Justice, Politics

Choking those “yearning to breathe free”

The Trump administration’s recently announced “zero tolerance” policy on illegal border crossings has led to an emotion-laden national conversation on the government’s responsibility for the welfare of children who are brought across the U.S. border by their parents. The new policy requires that all border crossers entering the U.S. without a legal visa be charged criminally instead of with a civil penalty. This criminal charge requires adult migrants to be placed in federal custody, and, in so doing, forces the separation of parents from children.

The intent of this policy, according to the Department of Justice (DOJ), is to preserve the rule of law and deter illegal immigration. There is no law that requires most border-crossers to be charged criminally. Instead, the tactic also appears to be part of a larger effort to reduce the number of immigrants who obtain legal status through political asylum by dissuading potential applicants from crossing the border, encouraging current applicants to withdraw their asylum requests, and narrowing and redefining the conditions under which asylum is granted.

A large number of the migrants detained at the border have fled from Honduras, Guatemala, and El Salvador to escape staggeringly high levels of violence — much of it from gang activity and domestic violence — in the hopes that they might obtain legal status in the U.S through political asylum. Under U.S. immigration law, asylum is granted to those who can show “persecution or a well-founded fear of persecution” if forced to return to their country on account of “race, religion, national origin, political opinion, or membership in a particular social group.”  In fiscal year 2016, the most recent year for which complete data is available, 20,455 individuals in the U.S. were granted asylum.

Those seeking asylum, unlike other undocumented immigrants, often voluntarily turn themselves in to the border patrol to make their claim. They are then referred for a “credible fear” screening conducted by an asylum officer to ascertain the possible basis for asylum claim. Those who are successful proceed through a “merits hearing” before an immigration judge and then a final hearing in immigration court. An extremely high backlog of cases may delay their court appearances for months or even years.

By criminalizing all border crossings, the Trump administration upended the prior practice of either releasing asylum applicants who arrived with their families while their cases were pending or housing them in family detention centers. Although the administration has said those who enter official ports of entry will not be charged and separated, they are often turning away asylum applicants because the entry points are “filled to capacity,” forcing those who seek asylum to either wait an indefinite period of time or take their chances crossing elsewhere.  According to reports, even those who do make it into an official port of entry are sometimes charged criminally and separated from their families.

Adults are incarcerated, while their children are sent to facilities operated by the Department of Health and Human Services Office of Refugee Resettlement (ORR) or to foster homes they oversee, often hundreds or thousands of miles away. Efforts are made to place the children with relatives or other sponsors, but few are willing to step forward due to the legal risk they expose themselves to under other new administration policies. Frequently neither parents nor children have information as to one another’s location following their forced separation and advocates for parents often have difficulty locating their young ones. The ORR does not currently have systems in place to assume responsibility for this sudden influx of children.

• • • • • • •

# WRITTEN TASK
Continue the article on the "zero tolerance" border policy and family separation, starting after its last paragraph.

• • • • • • •

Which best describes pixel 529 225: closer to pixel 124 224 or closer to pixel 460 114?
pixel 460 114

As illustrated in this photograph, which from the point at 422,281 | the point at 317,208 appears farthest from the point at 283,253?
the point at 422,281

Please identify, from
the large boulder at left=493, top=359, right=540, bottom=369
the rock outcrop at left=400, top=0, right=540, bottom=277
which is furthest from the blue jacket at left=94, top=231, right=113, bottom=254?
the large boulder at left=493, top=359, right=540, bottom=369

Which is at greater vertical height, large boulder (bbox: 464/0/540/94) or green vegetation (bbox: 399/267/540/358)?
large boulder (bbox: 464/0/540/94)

• • • • • • •

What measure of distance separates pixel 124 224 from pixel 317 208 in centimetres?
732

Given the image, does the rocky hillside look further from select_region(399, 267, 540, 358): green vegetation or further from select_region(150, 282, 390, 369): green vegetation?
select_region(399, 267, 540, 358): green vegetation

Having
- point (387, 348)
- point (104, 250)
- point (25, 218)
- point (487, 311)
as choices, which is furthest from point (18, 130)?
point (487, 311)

• • • • • • •

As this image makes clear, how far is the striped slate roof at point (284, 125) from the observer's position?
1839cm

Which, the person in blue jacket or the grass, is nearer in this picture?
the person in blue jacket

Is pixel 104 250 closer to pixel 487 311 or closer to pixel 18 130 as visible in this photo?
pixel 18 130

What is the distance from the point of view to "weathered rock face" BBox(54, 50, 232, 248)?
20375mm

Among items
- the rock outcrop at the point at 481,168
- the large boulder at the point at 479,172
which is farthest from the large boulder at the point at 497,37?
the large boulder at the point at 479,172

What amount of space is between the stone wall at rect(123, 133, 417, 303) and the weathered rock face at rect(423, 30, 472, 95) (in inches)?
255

• • • • • • •

# ANSWER TO THE EXERCISE
Once separated from their parents, children under eighteen years old are legally considered unaccompanied minors and placed on a legal track separate from that of their parents, often without representation or access to whatever documentation their parents may have brought with them to support their application. There appears to be no system for reuniting children with their families once the parents leave federal custody and in a number of cases parents have been deported without their children.

Attorney General Jeff Sessions on June 11, 2018 ordered immigration judges to stop granting asylum to most victims of domestic abuse and gang violence, issues critical to the claims of many Central American asylum seekers and a large percentage of asylum seekers overall. Sessions issued the order in spite of a warning from the United Nations High Commission on Refugees that changing the asylum rules in this manner violated international agreements about refugees into which the U.S. has entered.

It is unclear to what extent the current “crises” at the border may have been intentionally created by the “zero tolerance” policy to rally support for increased anti-immigrant measures. Some news sources have framed the administration’s border policy as defense from a “foreign invasion.” Overall, border crossings are comparable to normal levels of recent years, and overcrowded conditions at detention centers are a consequence of detaining people who previously would have been released pending the outcome of their cases.

The current predicament raises the question about who we are as a nation that harms children in the name of defending our borders. Studies have shown that breaking up families in this manner can cause irreparable harm to children’s short and long-term health.

The restrictions on the conditions for which one may be eligible for asylum and the refusal to process asylee applicants at ports of entry raises the question as to whether the U.S. has abandoned its role as a refuge for the tired, poor, “huddled masses yearning to breathe free.”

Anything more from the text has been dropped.